Algorithms, Automation, Augmentation → Freaked out? We really can prepare for A.I.. One of the best things I’ve heard or read on AI so far, not featured because I’ve written about AI and linked to Klein recently but this interview with Kelsey Piper is absolutely worth a listen. ⊗ I am not afraid of robots. I am afraid of people. Same, Gary (Marcus), same.

Asides

  • The Sample has proven useful for me to find excellent newsletters, if you sign-up here to try it out, it also helps to get Sentiers in front of more people.
  • 😍 😍 🏠 🇨🇦 ⚜️ Architectural styles of Québec city. “Project aimed at documenting all the architectural styles present in Québec city from its founding in 1608 to today. Illustrations created from references to reflect the reality of the city. This project was carried out in collaboration with the city of Québec.” (Via CFD.)

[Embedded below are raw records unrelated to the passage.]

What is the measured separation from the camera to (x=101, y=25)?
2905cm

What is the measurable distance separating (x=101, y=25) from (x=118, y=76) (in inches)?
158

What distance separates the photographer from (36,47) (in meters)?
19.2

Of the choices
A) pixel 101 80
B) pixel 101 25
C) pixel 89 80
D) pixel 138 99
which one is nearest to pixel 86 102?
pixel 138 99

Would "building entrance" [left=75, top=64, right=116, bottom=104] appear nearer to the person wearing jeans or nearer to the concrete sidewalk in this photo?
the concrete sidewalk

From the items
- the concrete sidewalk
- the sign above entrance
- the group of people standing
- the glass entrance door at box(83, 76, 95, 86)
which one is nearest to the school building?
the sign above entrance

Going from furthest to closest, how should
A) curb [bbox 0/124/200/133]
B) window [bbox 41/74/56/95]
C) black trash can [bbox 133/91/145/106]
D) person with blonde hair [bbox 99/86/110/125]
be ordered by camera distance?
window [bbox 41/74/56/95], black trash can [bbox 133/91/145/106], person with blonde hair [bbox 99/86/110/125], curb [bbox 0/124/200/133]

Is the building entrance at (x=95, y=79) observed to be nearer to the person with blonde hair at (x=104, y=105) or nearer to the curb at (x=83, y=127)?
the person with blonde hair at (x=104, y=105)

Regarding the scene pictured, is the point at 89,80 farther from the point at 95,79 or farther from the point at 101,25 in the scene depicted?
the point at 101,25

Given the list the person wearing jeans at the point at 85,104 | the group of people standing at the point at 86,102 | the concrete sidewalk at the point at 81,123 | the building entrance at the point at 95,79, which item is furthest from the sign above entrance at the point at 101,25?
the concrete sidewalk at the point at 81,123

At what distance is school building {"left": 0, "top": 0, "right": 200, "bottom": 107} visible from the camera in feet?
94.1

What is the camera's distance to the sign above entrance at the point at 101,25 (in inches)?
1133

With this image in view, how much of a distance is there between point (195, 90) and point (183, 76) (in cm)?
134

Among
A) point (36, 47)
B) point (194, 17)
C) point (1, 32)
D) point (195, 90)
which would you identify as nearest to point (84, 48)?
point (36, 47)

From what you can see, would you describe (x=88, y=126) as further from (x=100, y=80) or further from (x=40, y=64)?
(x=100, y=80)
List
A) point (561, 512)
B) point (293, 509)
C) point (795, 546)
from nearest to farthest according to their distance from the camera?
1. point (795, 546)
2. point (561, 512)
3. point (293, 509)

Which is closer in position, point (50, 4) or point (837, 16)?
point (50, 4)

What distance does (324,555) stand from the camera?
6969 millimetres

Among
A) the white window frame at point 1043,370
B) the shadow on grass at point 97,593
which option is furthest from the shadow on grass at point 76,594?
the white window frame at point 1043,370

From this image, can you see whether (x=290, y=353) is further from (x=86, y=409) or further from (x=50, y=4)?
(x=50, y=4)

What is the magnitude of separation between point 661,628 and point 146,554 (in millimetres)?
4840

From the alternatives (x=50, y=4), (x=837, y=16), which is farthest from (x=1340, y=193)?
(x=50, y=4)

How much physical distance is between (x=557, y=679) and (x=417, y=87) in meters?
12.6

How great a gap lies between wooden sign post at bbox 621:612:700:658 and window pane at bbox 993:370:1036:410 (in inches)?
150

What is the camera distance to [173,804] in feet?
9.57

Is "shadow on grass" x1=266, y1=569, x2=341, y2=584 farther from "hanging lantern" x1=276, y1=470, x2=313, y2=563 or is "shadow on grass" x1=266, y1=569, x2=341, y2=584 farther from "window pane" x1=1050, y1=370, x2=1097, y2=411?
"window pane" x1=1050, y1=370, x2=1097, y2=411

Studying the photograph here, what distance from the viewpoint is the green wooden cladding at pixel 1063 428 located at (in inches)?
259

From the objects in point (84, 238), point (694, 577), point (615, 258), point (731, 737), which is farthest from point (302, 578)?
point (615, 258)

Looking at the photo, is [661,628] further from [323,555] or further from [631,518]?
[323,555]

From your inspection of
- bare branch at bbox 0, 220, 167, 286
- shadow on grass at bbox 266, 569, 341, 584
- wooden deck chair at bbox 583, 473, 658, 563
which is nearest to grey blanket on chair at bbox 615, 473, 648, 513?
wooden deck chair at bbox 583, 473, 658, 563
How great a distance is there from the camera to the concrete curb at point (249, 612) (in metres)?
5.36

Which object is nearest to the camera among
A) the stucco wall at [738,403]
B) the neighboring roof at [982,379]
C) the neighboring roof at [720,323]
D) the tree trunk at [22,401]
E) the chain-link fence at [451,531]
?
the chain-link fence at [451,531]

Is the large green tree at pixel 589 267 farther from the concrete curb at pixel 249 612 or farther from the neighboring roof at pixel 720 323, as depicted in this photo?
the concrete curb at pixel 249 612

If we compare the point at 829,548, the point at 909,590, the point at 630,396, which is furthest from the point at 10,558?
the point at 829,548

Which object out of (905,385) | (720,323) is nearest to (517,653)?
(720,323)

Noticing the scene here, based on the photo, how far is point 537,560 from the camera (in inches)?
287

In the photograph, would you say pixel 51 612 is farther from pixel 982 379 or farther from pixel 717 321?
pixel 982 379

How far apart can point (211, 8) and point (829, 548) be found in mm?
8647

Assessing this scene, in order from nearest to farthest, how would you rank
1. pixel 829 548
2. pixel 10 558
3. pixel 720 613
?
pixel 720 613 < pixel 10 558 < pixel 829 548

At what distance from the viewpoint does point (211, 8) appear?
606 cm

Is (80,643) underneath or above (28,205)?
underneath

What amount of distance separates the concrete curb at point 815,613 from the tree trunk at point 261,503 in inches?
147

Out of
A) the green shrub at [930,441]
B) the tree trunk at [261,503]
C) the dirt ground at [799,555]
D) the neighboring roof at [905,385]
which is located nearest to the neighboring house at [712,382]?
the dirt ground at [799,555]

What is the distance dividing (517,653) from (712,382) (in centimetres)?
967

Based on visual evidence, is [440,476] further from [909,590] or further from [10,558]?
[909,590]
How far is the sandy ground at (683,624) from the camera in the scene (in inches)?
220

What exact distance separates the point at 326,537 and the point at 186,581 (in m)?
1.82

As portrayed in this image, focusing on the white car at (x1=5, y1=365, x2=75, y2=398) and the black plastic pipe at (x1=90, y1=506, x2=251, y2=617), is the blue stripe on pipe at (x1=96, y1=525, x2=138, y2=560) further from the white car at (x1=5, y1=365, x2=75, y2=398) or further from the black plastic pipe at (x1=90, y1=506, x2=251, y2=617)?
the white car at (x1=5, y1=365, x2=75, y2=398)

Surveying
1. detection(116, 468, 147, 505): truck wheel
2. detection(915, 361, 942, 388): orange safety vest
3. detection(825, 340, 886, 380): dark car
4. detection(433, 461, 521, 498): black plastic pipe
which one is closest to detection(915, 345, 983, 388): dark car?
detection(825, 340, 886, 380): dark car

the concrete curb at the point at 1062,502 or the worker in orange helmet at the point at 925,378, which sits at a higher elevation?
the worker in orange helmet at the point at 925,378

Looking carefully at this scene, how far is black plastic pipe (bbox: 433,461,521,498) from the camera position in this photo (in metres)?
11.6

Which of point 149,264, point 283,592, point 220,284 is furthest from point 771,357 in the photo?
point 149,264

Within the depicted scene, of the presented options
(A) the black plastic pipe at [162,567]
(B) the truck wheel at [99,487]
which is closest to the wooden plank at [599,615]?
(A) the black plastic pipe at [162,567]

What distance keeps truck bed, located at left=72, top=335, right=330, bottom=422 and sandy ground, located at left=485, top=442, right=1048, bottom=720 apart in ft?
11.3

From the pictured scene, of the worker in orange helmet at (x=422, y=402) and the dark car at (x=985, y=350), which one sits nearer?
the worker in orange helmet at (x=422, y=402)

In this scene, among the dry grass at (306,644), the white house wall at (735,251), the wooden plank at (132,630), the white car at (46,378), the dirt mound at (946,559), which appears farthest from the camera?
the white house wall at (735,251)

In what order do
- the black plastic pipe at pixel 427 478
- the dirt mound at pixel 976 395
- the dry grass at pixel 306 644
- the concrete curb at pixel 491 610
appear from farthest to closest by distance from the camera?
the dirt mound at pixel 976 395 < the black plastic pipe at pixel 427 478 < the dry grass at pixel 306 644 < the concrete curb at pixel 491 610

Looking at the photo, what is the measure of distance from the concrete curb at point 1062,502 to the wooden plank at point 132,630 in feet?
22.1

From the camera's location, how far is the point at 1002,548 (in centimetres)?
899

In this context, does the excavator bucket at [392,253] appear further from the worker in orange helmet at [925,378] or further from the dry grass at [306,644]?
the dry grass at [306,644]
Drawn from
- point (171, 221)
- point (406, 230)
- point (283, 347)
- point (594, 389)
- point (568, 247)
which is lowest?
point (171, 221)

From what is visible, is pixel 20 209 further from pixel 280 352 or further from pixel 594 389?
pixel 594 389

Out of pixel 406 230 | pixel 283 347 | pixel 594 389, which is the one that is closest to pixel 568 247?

  • 😍 🏢 🇺🇸 The Beautiful Skyscrapers of Early 20th Century America. “Using drones, a team led by photographer Chris Hytha has been traveling around the country capturing images of the tops of some of America’s most beautiful and notable early 20th century skyscrapers.”
  • 👏🏼 🌊 🐐 🥤 🇧🇩 Bangladesh is ground zero for climate disaster — and a hot spot for solutions : Goats and Soda. “I tell my American friends, ‘You should send your skeptics to Bangladesh! The awareness of climate change here is the highest in the world,’ [b]ut we have gone through the doom and gloom phase. That’s yesterday’s news in Bangladesh. Now it’s all about solutions.” (Via Future Crunch.)
  • 🤩 🌊 🇮🇹 Some nice scrolly visuals for this long read at The New York Times. Venice Is Saved! Woe Is Venice. “After centuries of flooding, Venice has at long last raised seawalls to save itself from high water.”
  • 😍 🌈 ⭕️ Rainbows are actually full circles. A physicist explains. “Typically, most of us experience rainbows as colorful arcs in the sky, occasionally joined by a second, fainter outer bow and/or any reflections in additional bodies of water. But the true, full shape of a rainbow is actually a full circle. Normally obscured by Earth's surface, a full rainbow can be seen under the right conditions.”
  • 🤔 🦑 🧫 🇺🇸 Human cells hacked to act like squid skin cells could unlock key to camouflage. “Scientists would like to learn more about the precise mechanisms underlying this unique ability, but it's not possible to culture squid skin cells in the lab. Researchers at the University of California, Irvine, have discovered a viable solution: replicating the properties of squid skin cells in mammalian (human) cells in the lab.”
  • 🤖 🩻 Centaurs ftw! Doctors using AI catch breast cancer more often than either does alone. “Radiologists assisted by an AI screen for breast cancer more successfully than they do when they work alone, according to new research. That same AI also produces more accurate results in the hands of a radiologist than it does when operating solo.”